PIE was reconstructed from comparing living Indo-European languages. Through comparative analysis and phonetic analysis, we have established the original language knew horses, wheel, and specific trees, suggesting a northerly central Asia location, aka the Pontic-Caspian steppe, with the original peoples probably being at least partly steppe herders.

There were other languages before PIE-root languages became established in Europe, such as Etruscan, with remnants only in place names and a few plant names and some loan words.

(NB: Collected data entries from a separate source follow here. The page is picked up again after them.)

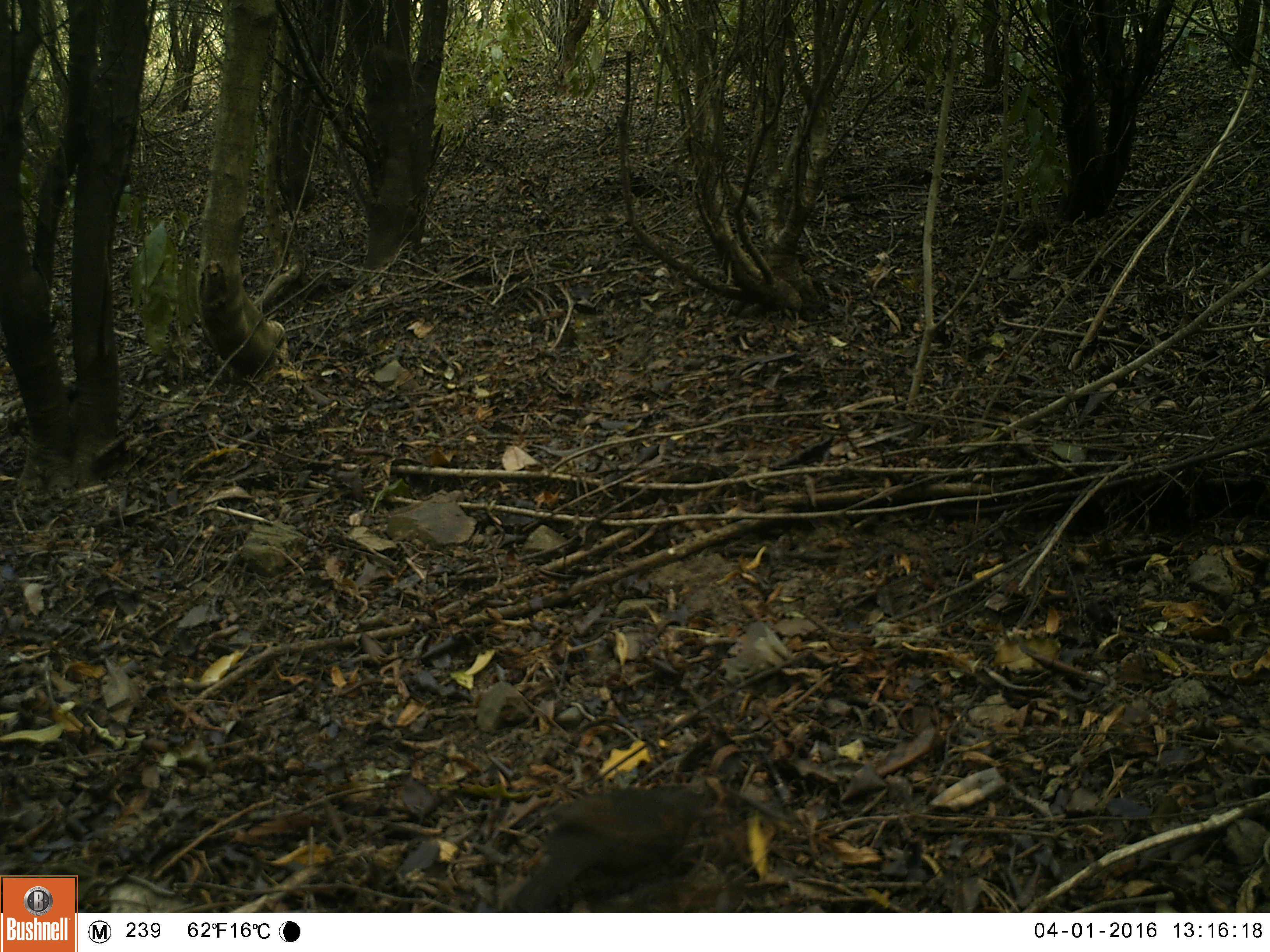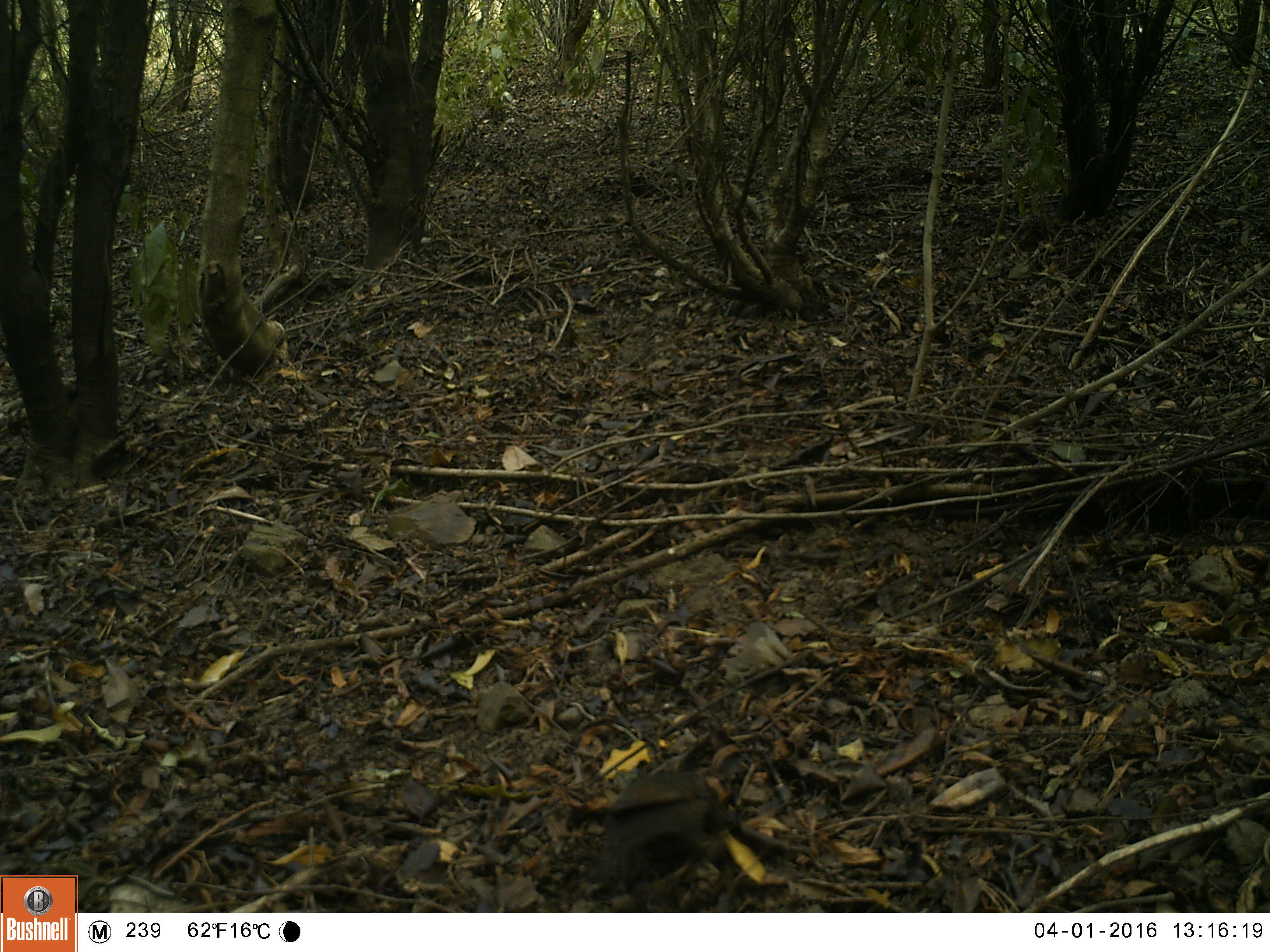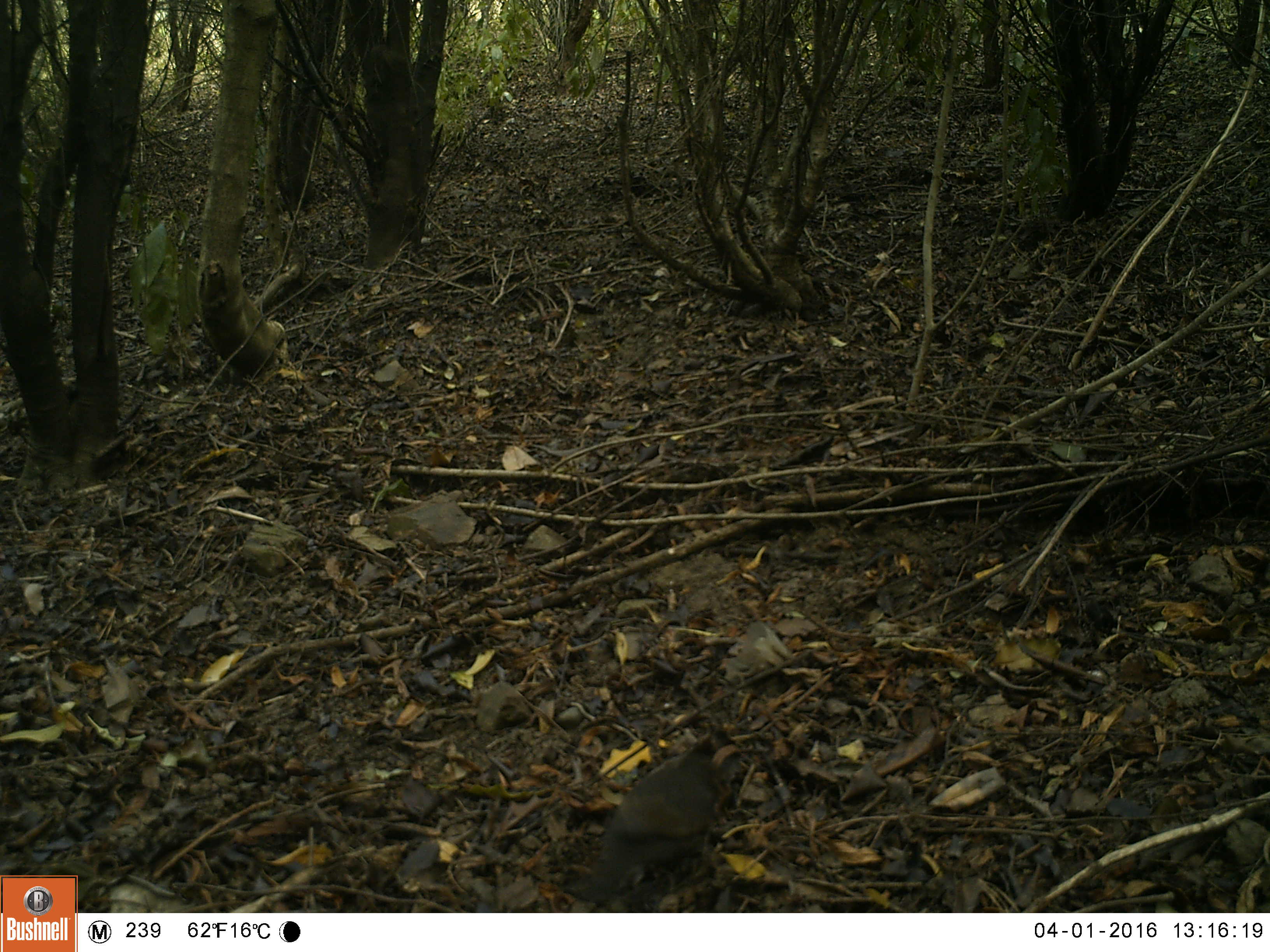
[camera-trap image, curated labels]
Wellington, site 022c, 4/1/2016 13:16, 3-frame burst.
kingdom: Animalia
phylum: Chordata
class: Aves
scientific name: Aves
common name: bird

Archaeology is tentatively linking the origin of PIE to the spread of the Yamnaya culture (also called Pit Grave culture, or the Ochre grave culture) into Europe. This culture is identified by characteristic artifacts. This is a hot field of research and dispute, though.
Disease may have played a huge role in the spread of PIE and its daughter languages. https://www.sciencemag.org/news/2018/12/did-new-form-plague-destroy-europe-s-stone-age-societies

Because PIE apparently spread fairly quickly into Europe and mixed with the original Europeans without central governance, the separate language families may have developed pretty quickly, in mere generations, just as languages/dialects diverged quite quickly in Europe as the Roman Empire declined and fell.
The relationships are normally visualized in a language family tree, so you can see the splits. Minna Sundberg did a lovely illustration that has been republished many times. I'm linking to the Guardian Article featuring it. https://www.theguardian.com/education/gallery/2015/jan/23/a-language-family-tree-in-pictures

As for the date of PIE, it is hypothetically dated back to 4500 to 2500 BCE, but estimates vary. Could be earlier. Not likely to be much later. The earliest form of ancient Greek is dated to 1500 BCE re linear B inscriptions. It does have intermediate characteristics between PIE and later Greek, but already had distinct sound changes that are indisputably Greek.

1000 BCE for Proto-Germanic may be around right. Maybe a few centuries either way.